■ Selected extract:
· · ·

The Buddhist Retreat Centre
Ixopo, KwaZulu-Natal, South Africa
For people of all religions
BRC Newsflash: April 2022
|Image: Andrew Brown
It seems in these times that amost everyone is in some way or another in a dismal struggle to be happy. If we can remove the idea of the “struggle”, we realise that we are naturally inclined to seek happiness. It comes to us freely and is inexhaustible. It underpins our drive to survive.
Pema Chodron teaches that “happiness is your birthright - and is readily available at any given moment.”
So why do we experience so much unhappiness?
In Buddhism the fundamental message in the Four Noble Truths is that feeling unsettled and always craving for more of the things that we imagine will make us happy are the reasons for our unhappiness. This doesn’t mean to say that all Buddhists are mired in a state of unhappiness - on the contrary, they are in tune with the reality that we need to embrace the whole of life - the light and the dark, the difficult and the sweet.
We really have no other choice.
The following piece by Bianca Sparacino, - shared by Jeff Mathee - expresses beautifully that the state of unhappiness - like happiness - is intrinsic to being human.

· · ·

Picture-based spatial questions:
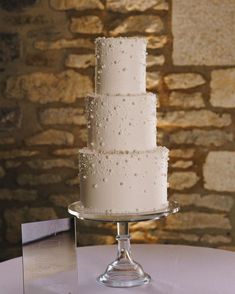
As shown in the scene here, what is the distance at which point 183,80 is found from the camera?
3.03 metres

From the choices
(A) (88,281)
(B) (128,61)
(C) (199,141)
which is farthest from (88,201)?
(C) (199,141)

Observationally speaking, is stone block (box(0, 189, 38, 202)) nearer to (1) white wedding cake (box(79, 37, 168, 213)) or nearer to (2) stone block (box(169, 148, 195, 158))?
(2) stone block (box(169, 148, 195, 158))

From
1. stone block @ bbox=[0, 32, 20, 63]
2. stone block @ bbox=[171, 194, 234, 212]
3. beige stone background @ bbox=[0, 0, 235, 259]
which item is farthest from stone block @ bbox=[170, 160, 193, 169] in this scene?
stone block @ bbox=[0, 32, 20, 63]

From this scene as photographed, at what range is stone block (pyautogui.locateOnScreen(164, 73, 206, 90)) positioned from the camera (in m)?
3.01

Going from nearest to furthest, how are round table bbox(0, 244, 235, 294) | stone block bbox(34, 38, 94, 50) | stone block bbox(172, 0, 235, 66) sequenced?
round table bbox(0, 244, 235, 294) → stone block bbox(172, 0, 235, 66) → stone block bbox(34, 38, 94, 50)

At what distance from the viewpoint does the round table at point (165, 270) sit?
73.8 inches

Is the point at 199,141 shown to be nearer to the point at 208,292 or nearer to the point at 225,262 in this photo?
the point at 225,262

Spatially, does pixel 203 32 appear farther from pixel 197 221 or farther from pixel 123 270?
pixel 123 270

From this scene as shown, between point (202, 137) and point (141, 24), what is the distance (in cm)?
57

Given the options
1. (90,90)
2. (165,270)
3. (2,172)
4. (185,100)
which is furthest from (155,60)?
(165,270)

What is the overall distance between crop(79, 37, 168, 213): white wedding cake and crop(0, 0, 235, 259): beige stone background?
1061mm

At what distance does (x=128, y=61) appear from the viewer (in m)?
1.95

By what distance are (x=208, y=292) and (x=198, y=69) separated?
140 centimetres

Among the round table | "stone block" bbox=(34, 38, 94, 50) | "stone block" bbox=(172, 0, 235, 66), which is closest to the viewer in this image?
the round table
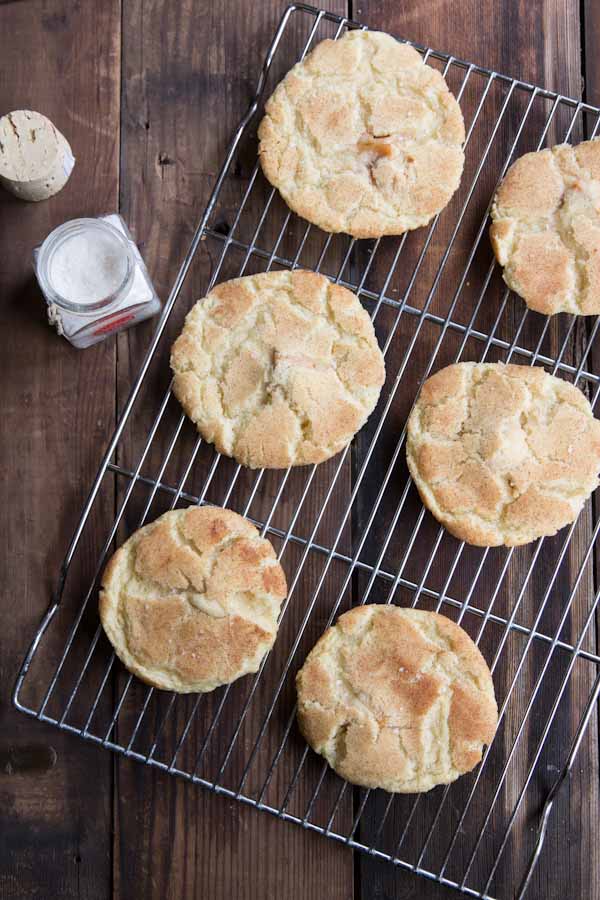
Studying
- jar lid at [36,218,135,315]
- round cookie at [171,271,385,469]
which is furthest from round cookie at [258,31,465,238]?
jar lid at [36,218,135,315]

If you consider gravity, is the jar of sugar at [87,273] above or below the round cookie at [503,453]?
above

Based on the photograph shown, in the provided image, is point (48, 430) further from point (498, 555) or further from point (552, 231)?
point (552, 231)

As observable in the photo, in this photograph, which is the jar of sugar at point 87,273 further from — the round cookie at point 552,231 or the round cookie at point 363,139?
the round cookie at point 552,231

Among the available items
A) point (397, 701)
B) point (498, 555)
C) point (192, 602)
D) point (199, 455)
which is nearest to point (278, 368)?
point (199, 455)

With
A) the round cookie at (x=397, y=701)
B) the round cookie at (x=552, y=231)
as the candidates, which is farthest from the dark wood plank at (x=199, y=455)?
the round cookie at (x=552, y=231)

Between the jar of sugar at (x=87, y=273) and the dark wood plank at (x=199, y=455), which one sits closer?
the jar of sugar at (x=87, y=273)

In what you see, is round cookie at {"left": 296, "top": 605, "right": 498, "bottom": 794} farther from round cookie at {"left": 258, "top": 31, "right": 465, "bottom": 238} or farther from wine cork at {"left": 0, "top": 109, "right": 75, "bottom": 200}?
wine cork at {"left": 0, "top": 109, "right": 75, "bottom": 200}
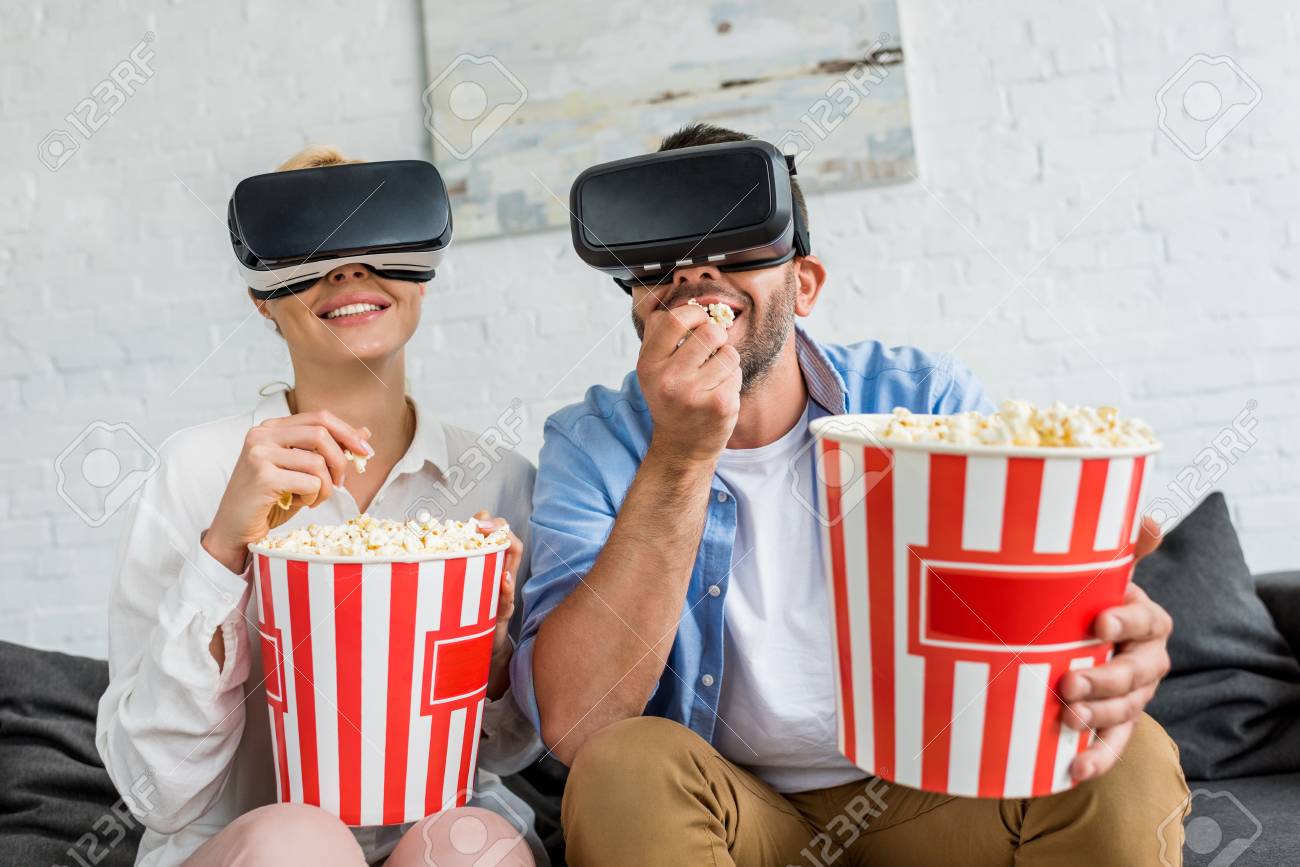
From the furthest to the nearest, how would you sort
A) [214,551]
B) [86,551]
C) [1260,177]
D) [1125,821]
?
[86,551], [1260,177], [214,551], [1125,821]

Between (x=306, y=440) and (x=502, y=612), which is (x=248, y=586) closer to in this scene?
(x=306, y=440)

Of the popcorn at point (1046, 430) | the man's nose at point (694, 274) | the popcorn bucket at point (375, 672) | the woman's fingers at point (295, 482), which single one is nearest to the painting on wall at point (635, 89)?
the man's nose at point (694, 274)

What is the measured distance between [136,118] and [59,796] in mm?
1808

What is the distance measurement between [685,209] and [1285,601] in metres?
1.50

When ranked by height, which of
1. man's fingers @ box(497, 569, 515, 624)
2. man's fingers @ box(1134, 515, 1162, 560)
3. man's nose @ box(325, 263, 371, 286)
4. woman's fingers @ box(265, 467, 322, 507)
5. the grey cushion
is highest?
man's nose @ box(325, 263, 371, 286)

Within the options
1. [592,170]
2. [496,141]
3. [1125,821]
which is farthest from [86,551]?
[1125,821]

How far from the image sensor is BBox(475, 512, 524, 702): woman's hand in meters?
1.20

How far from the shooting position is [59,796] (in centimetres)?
173

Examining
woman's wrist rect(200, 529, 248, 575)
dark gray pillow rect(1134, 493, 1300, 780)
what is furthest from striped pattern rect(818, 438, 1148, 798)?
dark gray pillow rect(1134, 493, 1300, 780)

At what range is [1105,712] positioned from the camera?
89cm

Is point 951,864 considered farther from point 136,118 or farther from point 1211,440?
point 136,118

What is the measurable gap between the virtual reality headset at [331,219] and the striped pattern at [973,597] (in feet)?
2.52

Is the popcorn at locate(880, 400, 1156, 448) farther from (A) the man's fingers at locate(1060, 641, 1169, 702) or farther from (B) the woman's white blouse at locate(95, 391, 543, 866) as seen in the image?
(B) the woman's white blouse at locate(95, 391, 543, 866)

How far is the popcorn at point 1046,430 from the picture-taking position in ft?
2.69
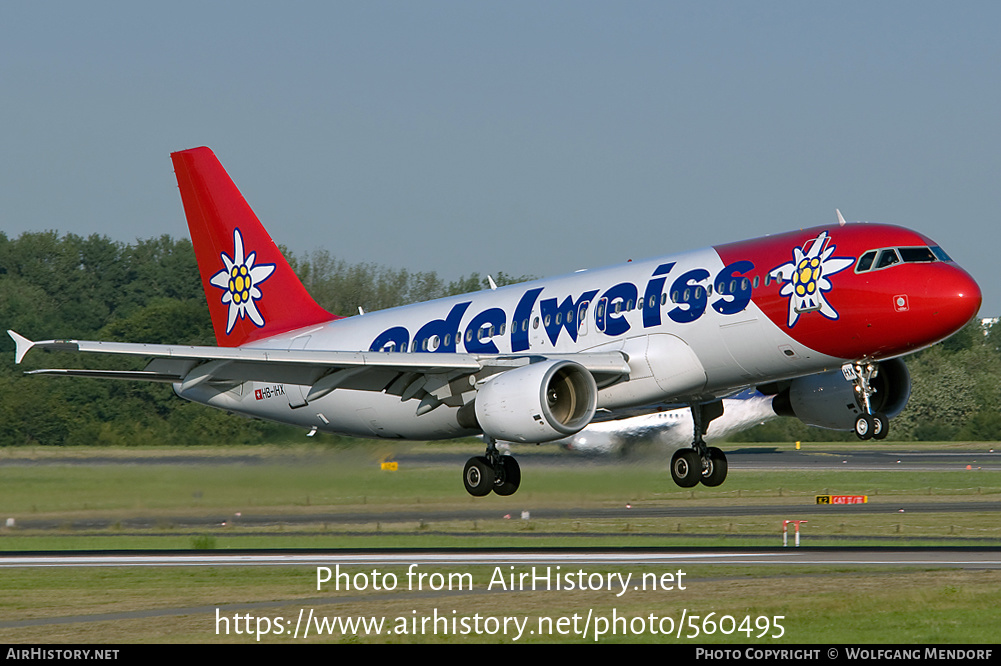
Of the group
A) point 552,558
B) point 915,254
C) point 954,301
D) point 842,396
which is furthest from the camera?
point 552,558

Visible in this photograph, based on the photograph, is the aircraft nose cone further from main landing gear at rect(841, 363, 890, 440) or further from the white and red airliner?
main landing gear at rect(841, 363, 890, 440)

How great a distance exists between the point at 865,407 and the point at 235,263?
1914 centimetres

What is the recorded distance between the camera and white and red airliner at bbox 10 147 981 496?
1067 inches

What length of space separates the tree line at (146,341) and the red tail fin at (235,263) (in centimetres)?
318

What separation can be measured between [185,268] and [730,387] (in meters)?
87.6

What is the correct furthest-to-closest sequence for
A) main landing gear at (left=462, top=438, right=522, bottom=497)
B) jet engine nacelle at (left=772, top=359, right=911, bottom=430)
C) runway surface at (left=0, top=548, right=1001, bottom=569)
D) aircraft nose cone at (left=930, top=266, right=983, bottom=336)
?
runway surface at (left=0, top=548, right=1001, bottom=569) < main landing gear at (left=462, top=438, right=522, bottom=497) < jet engine nacelle at (left=772, top=359, right=911, bottom=430) < aircraft nose cone at (left=930, top=266, right=983, bottom=336)

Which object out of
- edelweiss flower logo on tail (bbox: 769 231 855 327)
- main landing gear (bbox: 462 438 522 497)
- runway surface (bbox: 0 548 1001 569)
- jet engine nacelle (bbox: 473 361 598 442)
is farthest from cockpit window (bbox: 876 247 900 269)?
runway surface (bbox: 0 548 1001 569)

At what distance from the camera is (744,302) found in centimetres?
2819

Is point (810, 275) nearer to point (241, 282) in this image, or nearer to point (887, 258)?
point (887, 258)

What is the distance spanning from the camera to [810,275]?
1084 inches

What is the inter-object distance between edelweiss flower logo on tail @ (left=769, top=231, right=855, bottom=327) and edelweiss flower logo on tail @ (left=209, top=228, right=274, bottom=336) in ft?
54.4

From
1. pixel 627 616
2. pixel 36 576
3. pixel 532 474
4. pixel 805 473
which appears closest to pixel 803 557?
pixel 532 474

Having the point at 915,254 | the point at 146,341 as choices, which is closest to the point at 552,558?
the point at 915,254
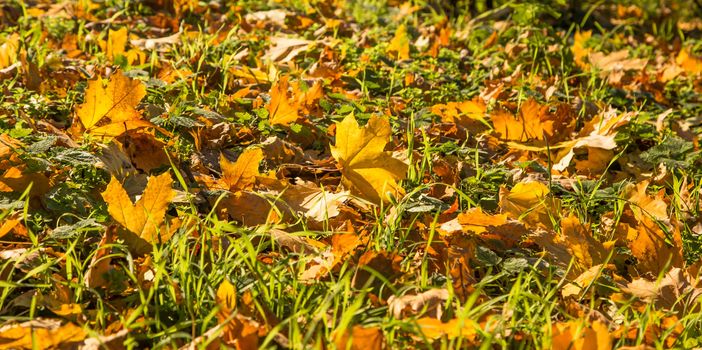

· · ·

■ Work instructions:
**a.** Answer these questions from the retreat centre newsletter, one per line:
(i) Where is the Buddhist Retreat Centre located?
(ii) According to the quotation from Pema Chodron, when is happiness readily available?
(iii) Who shared the piece by Bianca Sparacino?
**b.** Rewrite the records from their start through the line containing "140 centimetres", replacing "camera" with "lens" and changing nothing else. Leave the pictures out.
The retreat centre newsletter and the records are unrelated.

■ Answers below:
**a.**
(i) Ixopo, KwaZulu-Natal, South Africa
(ii) At any given moment
(iii) Jeff Mathee

**b.**
As shown in the scene here, what is the distance at which point 183,80 is found from the lens?
3.03 metres

From the choices
(A) (88,281)
(B) (128,61)
(C) (199,141)
which is farthest from (88,201)?
(C) (199,141)

Observationally speaking, is stone block (box(0, 189, 38, 202)) nearer to (1) white wedding cake (box(79, 37, 168, 213)) or nearer to (2) stone block (box(169, 148, 195, 158))?
(2) stone block (box(169, 148, 195, 158))

From
1. stone block @ bbox=[0, 32, 20, 63]
2. stone block @ bbox=[171, 194, 234, 212]
3. beige stone background @ bbox=[0, 0, 235, 259]
which item is farthest from stone block @ bbox=[170, 160, 193, 169] in this scene?
stone block @ bbox=[0, 32, 20, 63]

From this scene as photographed, at what range is stone block (pyautogui.locateOnScreen(164, 73, 206, 90)) positioned from the lens (in m)?
3.01

Going from nearest to furthest, how are round table bbox(0, 244, 235, 294) | stone block bbox(34, 38, 94, 50) | stone block bbox(172, 0, 235, 66) sequenced?
round table bbox(0, 244, 235, 294) → stone block bbox(172, 0, 235, 66) → stone block bbox(34, 38, 94, 50)

At what distance from the viewpoint does the round table at point (165, 270) sit?
73.8 inches

Is the point at 199,141 shown to be nearer to the point at 208,292 or nearer to the point at 225,262 in this photo?
the point at 225,262

Spatially, does pixel 203 32 appear farther from pixel 197 221 or farther from pixel 123 270?
pixel 123 270

From this scene as shown, between point (202, 137) and point (141, 24), what is the distance (in cm)?
57

Given the options
1. (90,90)
2. (165,270)
3. (2,172)
4. (185,100)
which is furthest from (155,60)?
(165,270)

What is the overall distance between crop(79, 37, 168, 213): white wedding cake and crop(0, 0, 235, 259): beige stone background?
1061mm

At what distance does (x=128, y=61) appear from the viewer (in m)?
1.95

By what distance are (x=208, y=292) and (x=198, y=69) separated?
140 centimetres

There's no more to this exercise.